- [TASK ITEM]:
Give the number of lines in the data below where the string "Fraction" occurs, and nothing else.

(Records excerpted from a collection)
···

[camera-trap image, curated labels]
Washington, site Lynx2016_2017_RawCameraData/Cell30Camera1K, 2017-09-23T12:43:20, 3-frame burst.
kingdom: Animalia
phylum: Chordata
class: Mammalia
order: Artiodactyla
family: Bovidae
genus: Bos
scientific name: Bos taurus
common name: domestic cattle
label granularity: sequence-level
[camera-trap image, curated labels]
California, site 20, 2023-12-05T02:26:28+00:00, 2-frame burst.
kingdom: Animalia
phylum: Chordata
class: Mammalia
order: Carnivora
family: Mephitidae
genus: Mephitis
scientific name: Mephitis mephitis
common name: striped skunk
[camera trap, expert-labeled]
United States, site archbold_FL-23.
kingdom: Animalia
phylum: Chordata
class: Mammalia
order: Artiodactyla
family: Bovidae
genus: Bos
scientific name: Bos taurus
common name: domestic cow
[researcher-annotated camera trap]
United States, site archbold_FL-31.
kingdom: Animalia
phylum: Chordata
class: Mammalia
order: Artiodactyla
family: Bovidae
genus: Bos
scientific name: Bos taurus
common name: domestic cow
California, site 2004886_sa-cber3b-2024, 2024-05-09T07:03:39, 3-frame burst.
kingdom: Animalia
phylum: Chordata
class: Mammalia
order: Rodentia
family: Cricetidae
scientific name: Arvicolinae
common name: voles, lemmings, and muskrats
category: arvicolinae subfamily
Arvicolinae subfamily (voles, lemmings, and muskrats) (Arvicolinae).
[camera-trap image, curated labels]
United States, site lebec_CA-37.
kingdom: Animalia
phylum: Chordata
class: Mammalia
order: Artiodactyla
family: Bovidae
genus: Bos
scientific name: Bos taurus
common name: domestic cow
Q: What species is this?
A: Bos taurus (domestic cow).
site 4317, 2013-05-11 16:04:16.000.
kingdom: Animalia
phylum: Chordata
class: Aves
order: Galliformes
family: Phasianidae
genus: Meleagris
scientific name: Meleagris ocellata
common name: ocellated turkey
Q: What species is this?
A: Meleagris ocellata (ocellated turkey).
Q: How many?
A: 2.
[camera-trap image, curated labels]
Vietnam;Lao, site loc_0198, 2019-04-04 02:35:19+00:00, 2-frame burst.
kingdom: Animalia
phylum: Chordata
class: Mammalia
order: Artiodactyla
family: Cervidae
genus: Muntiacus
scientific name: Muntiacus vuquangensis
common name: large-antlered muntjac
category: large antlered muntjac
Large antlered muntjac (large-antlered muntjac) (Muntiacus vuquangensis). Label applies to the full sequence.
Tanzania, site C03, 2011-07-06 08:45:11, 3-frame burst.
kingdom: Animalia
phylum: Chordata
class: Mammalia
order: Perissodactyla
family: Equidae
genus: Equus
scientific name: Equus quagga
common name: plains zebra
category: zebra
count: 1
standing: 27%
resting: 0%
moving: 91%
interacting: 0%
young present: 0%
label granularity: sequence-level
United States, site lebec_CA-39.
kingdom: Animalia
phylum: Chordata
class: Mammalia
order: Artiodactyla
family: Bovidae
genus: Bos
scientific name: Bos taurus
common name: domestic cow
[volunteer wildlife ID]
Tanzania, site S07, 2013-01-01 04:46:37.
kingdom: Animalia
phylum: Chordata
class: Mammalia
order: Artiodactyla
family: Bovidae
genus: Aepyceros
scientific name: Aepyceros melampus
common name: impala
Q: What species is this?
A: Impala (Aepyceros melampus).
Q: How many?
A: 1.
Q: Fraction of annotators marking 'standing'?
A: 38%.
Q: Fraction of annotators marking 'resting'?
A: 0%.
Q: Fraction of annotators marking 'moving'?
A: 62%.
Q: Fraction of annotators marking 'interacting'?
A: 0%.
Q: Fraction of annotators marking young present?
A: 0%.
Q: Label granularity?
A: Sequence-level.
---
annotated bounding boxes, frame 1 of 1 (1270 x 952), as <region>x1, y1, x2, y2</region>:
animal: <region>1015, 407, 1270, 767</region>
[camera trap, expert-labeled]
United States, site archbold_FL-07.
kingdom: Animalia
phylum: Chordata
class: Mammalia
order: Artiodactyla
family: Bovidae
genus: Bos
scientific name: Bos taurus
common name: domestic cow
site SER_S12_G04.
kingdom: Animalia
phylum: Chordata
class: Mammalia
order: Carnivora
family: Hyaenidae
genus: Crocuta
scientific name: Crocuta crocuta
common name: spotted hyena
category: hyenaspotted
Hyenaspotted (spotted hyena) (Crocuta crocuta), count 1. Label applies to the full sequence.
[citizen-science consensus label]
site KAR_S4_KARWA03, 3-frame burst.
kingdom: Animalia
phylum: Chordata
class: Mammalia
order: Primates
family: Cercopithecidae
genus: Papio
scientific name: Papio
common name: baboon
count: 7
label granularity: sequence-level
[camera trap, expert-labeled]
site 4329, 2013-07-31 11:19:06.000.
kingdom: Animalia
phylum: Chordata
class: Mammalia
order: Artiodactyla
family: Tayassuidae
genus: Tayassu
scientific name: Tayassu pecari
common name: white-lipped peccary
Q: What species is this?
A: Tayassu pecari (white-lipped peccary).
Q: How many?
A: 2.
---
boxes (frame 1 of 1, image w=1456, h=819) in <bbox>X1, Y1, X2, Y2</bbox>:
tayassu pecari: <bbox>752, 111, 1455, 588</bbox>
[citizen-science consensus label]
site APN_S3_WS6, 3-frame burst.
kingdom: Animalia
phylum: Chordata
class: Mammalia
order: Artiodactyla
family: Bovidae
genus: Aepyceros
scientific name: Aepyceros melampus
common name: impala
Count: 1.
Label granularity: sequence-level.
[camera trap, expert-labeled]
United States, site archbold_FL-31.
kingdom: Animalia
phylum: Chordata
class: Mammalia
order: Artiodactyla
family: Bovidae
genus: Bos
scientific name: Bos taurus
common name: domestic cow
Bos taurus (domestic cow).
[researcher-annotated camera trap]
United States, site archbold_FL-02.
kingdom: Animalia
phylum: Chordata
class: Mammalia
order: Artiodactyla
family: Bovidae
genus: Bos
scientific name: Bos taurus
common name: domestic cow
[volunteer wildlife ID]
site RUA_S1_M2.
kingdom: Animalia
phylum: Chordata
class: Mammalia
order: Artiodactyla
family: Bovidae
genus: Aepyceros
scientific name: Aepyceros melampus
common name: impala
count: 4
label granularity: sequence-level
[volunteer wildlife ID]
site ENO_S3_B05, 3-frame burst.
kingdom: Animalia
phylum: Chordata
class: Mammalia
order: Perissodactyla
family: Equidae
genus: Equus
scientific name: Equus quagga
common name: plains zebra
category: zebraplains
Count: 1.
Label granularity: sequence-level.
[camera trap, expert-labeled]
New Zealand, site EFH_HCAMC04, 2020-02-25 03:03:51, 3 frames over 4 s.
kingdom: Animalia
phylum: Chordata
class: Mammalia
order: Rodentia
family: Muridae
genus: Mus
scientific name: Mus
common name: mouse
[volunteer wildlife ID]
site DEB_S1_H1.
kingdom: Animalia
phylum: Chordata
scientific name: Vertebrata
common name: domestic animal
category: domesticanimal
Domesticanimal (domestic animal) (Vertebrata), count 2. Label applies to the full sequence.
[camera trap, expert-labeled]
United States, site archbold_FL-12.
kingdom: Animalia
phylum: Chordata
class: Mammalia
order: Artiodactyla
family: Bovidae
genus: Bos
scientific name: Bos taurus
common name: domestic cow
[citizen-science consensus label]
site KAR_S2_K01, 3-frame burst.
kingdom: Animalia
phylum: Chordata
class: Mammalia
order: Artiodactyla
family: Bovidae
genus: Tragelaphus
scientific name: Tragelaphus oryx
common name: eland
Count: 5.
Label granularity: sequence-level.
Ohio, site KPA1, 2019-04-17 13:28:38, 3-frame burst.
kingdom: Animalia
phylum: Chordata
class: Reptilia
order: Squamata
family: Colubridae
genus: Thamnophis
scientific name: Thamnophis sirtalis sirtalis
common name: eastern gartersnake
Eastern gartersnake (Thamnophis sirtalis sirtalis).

···

- [SOLVED PROBLEM]:
5